For more than two decades, Washington officials have tried different tactics in trying to get British Columbia, ahem, off the chamber pot and start treating Victoria’s sewage.

Every day, the provincial capital flushes more than 34 million gallons of raw effluent into the Strait of Juan de Fuca, the body of water between Washington state and British Columbia. Washington leaders have cajoled, pleaded, shamed, bargained – and even threatened their otherwise genteel neighbors to the north with a tourism boycott.

Last year, a frustrated Gov. Jay Inslee reminded British Columbia Premier Christy Clark that Washington’s support for the B.C.’s bid to host the 2010 Winter Olympics was based partly on Victoria committing to finally start treating its sewage. Plans to build a $721 million treatment plant at Esquimalt, near Victoria, fell through when the municipality refused to issue a permit. Clark’s government didn’t press the issue.

Now a glimmer of activity is on the horizon. The Vancouver Sun reports that 27 sites in the Greater Victoria area are being considered for at least a secondary treatment plant or a network of small plants with plans to whittle down the list by the end of the month.

Based on public feedback, eight of the sites had “a high level of support with mild dissent.” Another group is looking at sites to the west and says it has identified 20 possible locations.

The Canadian federal and provincial governments have committed to paying two-thirds of the $788 million (Canadian dollars) cost, with the rest coming from local taxpayers.

But Victoria has been down this road before and stalled, so we’ll believe treatment might finally happen when a plant opens.

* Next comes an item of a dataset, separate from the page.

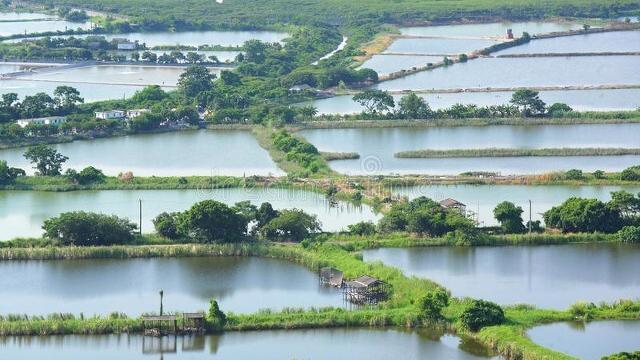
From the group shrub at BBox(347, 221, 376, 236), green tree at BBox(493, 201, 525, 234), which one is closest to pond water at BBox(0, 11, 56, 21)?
shrub at BBox(347, 221, 376, 236)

Until that comes to pass, we applaud U.S. Rep. Derek Kilmer, D-Gig Harbor, for trying something different. He inserted a provision in a bill passed out of the House Appropriations Committee recently that would keep the pressure on. It encourages the U.S. State Department to work with their Canadian counterparts to ensure that treatment does, indeed, happen.

State pressure hasn’t worked so well. If the latest siting effort falls through, getting a little federal backup might help.

Washingtonians enjoy visiting Victoria, but many are getting fed up with a city that seems content with being the loo of British Columbia. Perhaps its citizens should ask themselves, “What would Queen Victoria do?”